Tokenmaxxing Hits a Wall: Uber's AI Spending Reckoning

Few companies have leaned into AI coding as hard as Uber. So it carries weight when two of its most senior executives say, in public, that the spending is getting hard to justify. In a Rapid Response interview, chief operating officer Andrew Macdonald said it was becoming harder to defend Uber's escalating AI expenditures, because higher token usage was not translating into a proportional increase in useful consumer features. The remark followed an April disclosure from chief technology officer Praveen Neppalli Naga that Uber had already burned through its entire 2026 AI coding budget, four months into the year. The industry has a word for the behavior underneath this: tokenmaxxing, the belief that spending more tokens is the same as making more progress. Uber just became the first big company to say, out loud, that it is not.

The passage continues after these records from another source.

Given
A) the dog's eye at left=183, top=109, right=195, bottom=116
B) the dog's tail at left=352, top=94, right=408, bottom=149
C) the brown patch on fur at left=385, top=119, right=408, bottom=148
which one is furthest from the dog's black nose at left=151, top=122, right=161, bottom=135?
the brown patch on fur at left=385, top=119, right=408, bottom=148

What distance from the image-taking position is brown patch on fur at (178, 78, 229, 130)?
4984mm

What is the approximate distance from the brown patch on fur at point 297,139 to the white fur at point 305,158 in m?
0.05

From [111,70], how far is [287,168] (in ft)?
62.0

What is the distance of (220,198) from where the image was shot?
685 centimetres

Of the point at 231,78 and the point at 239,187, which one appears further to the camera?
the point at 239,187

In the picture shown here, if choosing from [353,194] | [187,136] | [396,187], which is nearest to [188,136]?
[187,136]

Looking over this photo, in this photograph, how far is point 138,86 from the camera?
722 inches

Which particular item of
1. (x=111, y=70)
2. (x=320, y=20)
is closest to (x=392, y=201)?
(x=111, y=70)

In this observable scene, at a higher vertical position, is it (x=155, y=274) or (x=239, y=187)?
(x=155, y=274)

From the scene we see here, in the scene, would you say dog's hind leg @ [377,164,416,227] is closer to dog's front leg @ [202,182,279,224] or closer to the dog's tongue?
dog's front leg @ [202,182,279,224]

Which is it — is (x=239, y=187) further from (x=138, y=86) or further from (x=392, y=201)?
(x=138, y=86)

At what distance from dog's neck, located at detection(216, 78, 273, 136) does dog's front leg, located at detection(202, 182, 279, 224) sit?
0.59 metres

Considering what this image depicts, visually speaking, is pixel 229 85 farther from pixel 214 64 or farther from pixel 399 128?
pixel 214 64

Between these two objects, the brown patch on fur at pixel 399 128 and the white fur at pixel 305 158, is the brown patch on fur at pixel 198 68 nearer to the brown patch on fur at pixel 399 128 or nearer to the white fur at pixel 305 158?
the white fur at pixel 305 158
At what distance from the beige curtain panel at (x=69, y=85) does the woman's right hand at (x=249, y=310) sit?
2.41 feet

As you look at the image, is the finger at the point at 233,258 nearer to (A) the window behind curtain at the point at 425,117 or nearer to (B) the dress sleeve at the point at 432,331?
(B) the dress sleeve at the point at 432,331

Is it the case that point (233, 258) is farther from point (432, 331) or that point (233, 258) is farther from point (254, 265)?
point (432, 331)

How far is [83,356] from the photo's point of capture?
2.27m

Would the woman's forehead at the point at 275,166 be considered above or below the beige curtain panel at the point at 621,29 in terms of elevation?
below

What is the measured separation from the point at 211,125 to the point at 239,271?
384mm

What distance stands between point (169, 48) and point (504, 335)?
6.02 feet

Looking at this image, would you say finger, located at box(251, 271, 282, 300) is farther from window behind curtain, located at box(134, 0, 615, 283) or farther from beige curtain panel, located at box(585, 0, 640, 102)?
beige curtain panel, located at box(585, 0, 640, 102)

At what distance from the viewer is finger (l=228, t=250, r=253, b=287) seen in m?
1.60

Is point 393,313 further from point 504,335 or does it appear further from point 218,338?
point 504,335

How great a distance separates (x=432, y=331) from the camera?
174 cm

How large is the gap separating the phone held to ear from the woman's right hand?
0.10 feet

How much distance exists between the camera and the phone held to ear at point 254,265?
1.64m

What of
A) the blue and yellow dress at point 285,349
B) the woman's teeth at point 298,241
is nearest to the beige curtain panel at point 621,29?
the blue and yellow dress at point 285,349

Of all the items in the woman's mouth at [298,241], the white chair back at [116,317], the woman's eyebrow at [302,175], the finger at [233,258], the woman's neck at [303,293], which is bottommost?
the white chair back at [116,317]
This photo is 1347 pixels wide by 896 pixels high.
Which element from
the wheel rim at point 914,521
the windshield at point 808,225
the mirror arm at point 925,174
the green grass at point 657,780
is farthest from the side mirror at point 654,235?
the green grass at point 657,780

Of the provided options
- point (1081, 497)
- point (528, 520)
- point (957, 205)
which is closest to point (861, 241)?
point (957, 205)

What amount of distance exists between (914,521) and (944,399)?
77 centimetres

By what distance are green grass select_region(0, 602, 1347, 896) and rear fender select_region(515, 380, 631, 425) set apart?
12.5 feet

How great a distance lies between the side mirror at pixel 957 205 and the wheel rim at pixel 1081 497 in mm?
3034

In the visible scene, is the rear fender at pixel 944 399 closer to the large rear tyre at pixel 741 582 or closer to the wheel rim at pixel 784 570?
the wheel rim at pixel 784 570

This matters beyond Uber. The same dynamic is playing out wherever engineering organizations rolled out AI coding tools at speed and let consumption run. The mistake is subtle, because the inputs look like outcomes. Tokens spent, prompts sent, and seats activated all go up and to the right, and it is easy to read those curves as productivity. They are not. They are a fuel gauge, not a speedometer. The useful question is not how much you are consuming. It is how much of what you consume turns into shipped, correct, durable work, and Uber's reckoning is the clearest signal yet that the answer is lower than the spending implies.

What Uber's Executives Actually Said

The two statements land differently, and both are worth reading precisely. Macdonald's point, made in a Rapid Response interview, was not that AI coding is useless. It was that the relationship between spend and benefit had stopped looking linear. Based on conversations with Uber's senior engineering leaders, he said, he had come to see that higher token usage did not produce a proportional increase in the consumer-facing features that justify the cost. That is a careful claim. It does not say the tools failed. It says the marginal dollar stopped pulling its weight, and that the people closest to the work were the ones telling him so.

Neppalli Naga's disclosure, reported by The Information in April, was blunter and more concrete. "I'm back to the drawing board because the budget I thought I would need is blown away already," he said, describing a 2026 AI coding budget that was exhausted four months into the year. The two remarks fit together. The CTO saw the cost line break the plan, and the COO articulated why that was a problem rather than a triumph: the spending was real, the proportional value was not obviously there, and the gap was widening.

What "Tokenmaxxing" Means

Tokenmaxxing is the drive to consume as many AI tokens as possible on the assumption that more usage automatically means more output. The name is a little tongue-in-cheek, but the behavior is genuine and widespread. It took hold because, in the early phase of AI coding adoption, consumption really did correlate with value. When a team goes from zero AI usage to heavy usage, output jumps, and the simplest explanation, more tokens equals more work, holds up well enough to become a habit. Leaders started treating token growth as a leading indicator of an engineering org that was modern and moving fast.

The problem is that the correlation is local, not global. It is strong at the bottom of the curve, where any usage beats none, and it flattens as consumption climbs. Tokenmaxxing keeps optimizing the input long after the output has stopped responding. It is the engineering-budget version of judging a road trip by how much gas you burned. Early on, more gas means more distance. Past a point, you are idling in traffic with the engine running, and the fuel gauge keeps ticking down while the odometer barely moves.

How Uber's AI Coding Budget Blew Up

The numbers explain how a serious company overshot a serious budget so quickly. Uber introduced Anthropic's Claude Code across roughly 5,000 engineers starting in December 2025, and adoption was fast and deep rather than tentative. The depth is the part that drove the cost.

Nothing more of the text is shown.